While the fact that there’s a Roman Catholic Church located smack dab in the excess-clogged heart of the Las Vegas Strip may come across as a touch curious, it’s also mega-convenient. After all, where else are good Catholics supposed to seek forgiveness and get everything off of their chests — the gambling, the drinking, the dancing, the lusting, the swinging, the buffet-gorging, the $1 bill shedding — before hopping on a plane at McCarran and resuming their sin-lite lifestyles?
While the Paul Revere Williams-designed Guardian Angel Cathedral isn’t the only Catholic parish in Sin City, its location on
Forgive Me Father Blvd.
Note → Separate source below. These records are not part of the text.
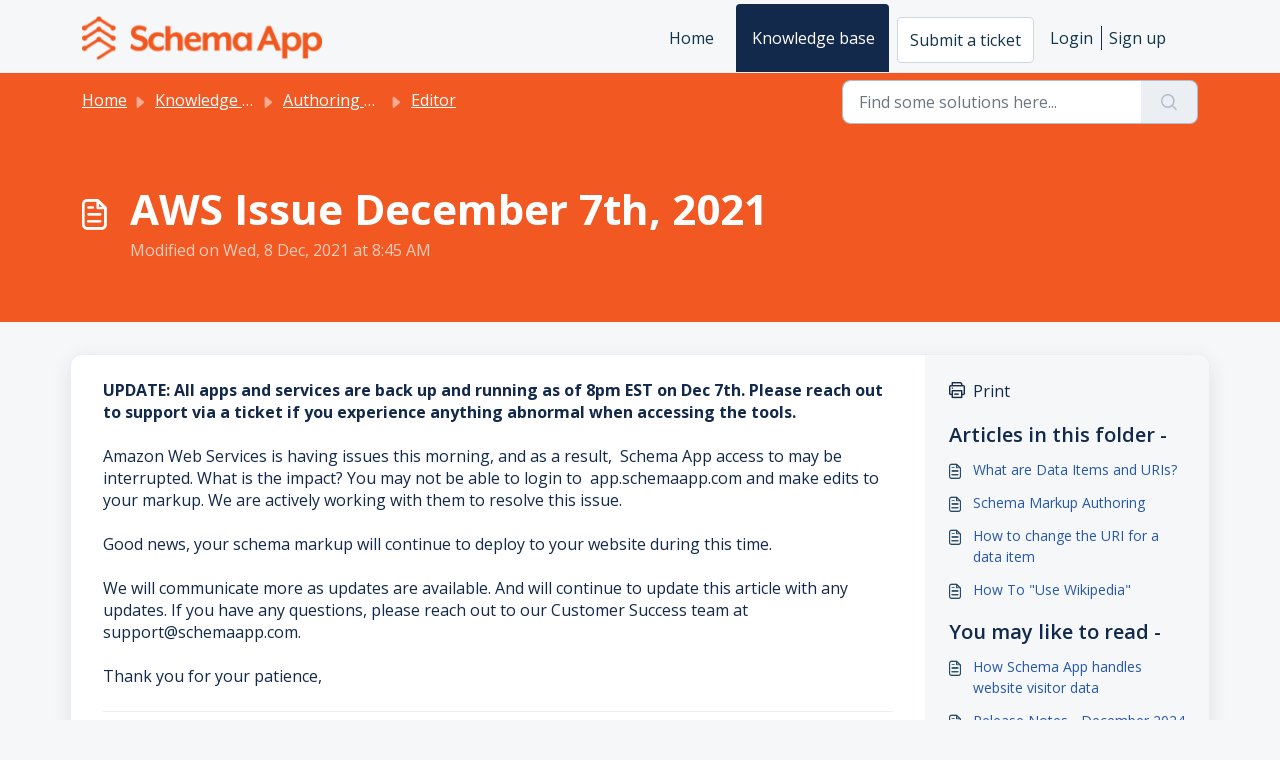

--- FILE ---
content_type: application/javascript
request_url: https://support.schemaapp.com/assets/cdn/portal/scripts/locales/en.js
body_size: -467
content:
(window.webpackJsonp=window.webpackJsonp||[]).push([[53],{218:function(e,t){I18n.translations||(I18n.translations={}),I18n.translations.en=I18n.extend(I18n.translations.en||{},{enduser_marketplace:{error_messages:{global:{empty_message:"The message requested is empty",notify:{empty_type:"The notification type is empty",invalid_type:"Unsupported notification type"}},ticket:{invalid_field:"Invalid ticket field :: %{ticketFieldName}",invalid_value:"'value' is empty",set_options:{invalid_options:"Incorrect options given",invalid_tag:"Unable to set options to ticket field '%{fieldName}'",invalid_value:"'value' should be an array of option values"}}},ok_message:"ok"},portal_elements:{any:"Any",cancel:"Cancel",choose_more:"Choose More",close:"Close",confirm:{title:"Confirm Title"},default_placeholder:"Enter ",dropdown_default:"Choose...",error_messages:{liquid_tag_not_closed:"custom element '%{tagName}' is not closed"},mandatory_fields_notice:"Fields marked %{asterisk} are mandatory",next:"Next  &gt;",none:"None",pagination:"Page Navigation",previous:"&lt;  Previous",raised_by_placeholder:"Enter name or email",save:"Save",select_issue_type:"Select issue type",toggle_quoted_text:"Toggle quoted text"},portal_js_translations:{add:"Add",archive_tickets:{archived:"Archived"},at:"at",attachment_upload:{cumulative_size_exceeded:"Cumulative file size cannot exceed %{size}",extension_blocked:"Your attachment(s) type is/are not supported.",header:"Attachment",individual_size_exceeded:"File size cannot exceed %{size}"},change:"Change",chevron:"Chevron",confirm_navigate:"Are you sure? Changes that you made may not be saved",discussions:{follow:"Follow",following:"Following",solve:"Mark as solved",solved:"Mark as Unsolved",votes:"Votes"},email_bot:{cta_no:"No",cta_yes:"Yes, close ticket",failure_msg:"We're sorry. Our team will reach out to you shortly.",heading:"Does this article answer your query?",other_articles:"Uh-oh. Maybe these articles can help you.",sub_text:"If yes, we'll close your ticket.",success_msg:"We are glad this article was helpful in answering your query."},flatpickr_translations:{months:{longhand:["January","February","March","April","May","June","July","August","September","October","November","December"],shorthand:["Jan","Feb","Mar","Apr","May","Jun","Jul","Aug","Sep","Oct","Nov","Dec"]},weekdays:{longhand:["Monday","Tuesday","Wednesday","Thursday","Friday","Saturday","Sunday"],shorthand:["Mo","Tu","We","Th","Fr","Sa","Su"]}},lightbox:{of:"of"},new_ticket:{any_cc_placeholder_text:"For example: abc@gmail.com",cc_add_text:"Enter a valid email to add cc",cc_unique_text:"Email already exists",company_cc_placeholder_text:"Select contacts from ",contractor_cc_placeholder_text:"Name or email from the selected company",multi_select_placeholder_text:"Choose..."},please_enter_one_or_more:"Please enter 1 or more characters",saving:"Saving",search:{sr_focus_msg:"Popular articles and recent searches are available access it with down arrow",sr_no_result_msg:"No results found",sr_result_msg:"result found access them with down arrow"},tickets:{add_multiple_cc:"Add multiple CC emails separated by ','",created_on:"Created by <span class='emphasize'>%{username}</span> on <span class='emphasize'>%{date}</span> - via %{source}",created_on_same_user:"Created on <span class='emphasize'>%{date}</span> - via %{source}",filter:{show_less:"Show less",show_more:"Show more"},max_cc:"You can select only %{count} cc emails",max_user:"You can select only %{count} user",no_tickets:"You have no tickets in this view"},view_all:"View all",view_less:"View less",view_more:"View more"},portal_validation:{confirm_password:"Must be same as New password",decimal:"Please enter valid number with maximum of 2 decimal places",email:"Please enter valid email address",number:"Please enter valid number",required:"This field is required",unique:"Email has been already present",url:"Please enter valid url"}})}},[[218,0]]]);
Cathedral Way is the closest to the Strip, which, naturally, makes it popular with tourists in need of a JC-centric breather between running amok and committing all those flagrant transgressions. In addition to what we’re guessing is a very busy confessional area, the Guardian Angel Cathedral — the striking A-frame style structure was built in the 1960s with mob money and serves as current home to the Las Vegas Diocese — is also a popular spot for non-quickie Saturday weddings presided over by a priest, not an Elvis impersonator. And because this is Las Vegas, penance-seekers and casual visitors to this modernist house of worship can also pick up religious souvenirs at the in-house gift shop or simply sit in on a rousing musical performance during Sunday Mass.
For those who would rather not set foot inside a Catholic Church, Las Vegas Sinners is the go-to website for visitors looking to anonymously confess any venial indiscretions committed while in town.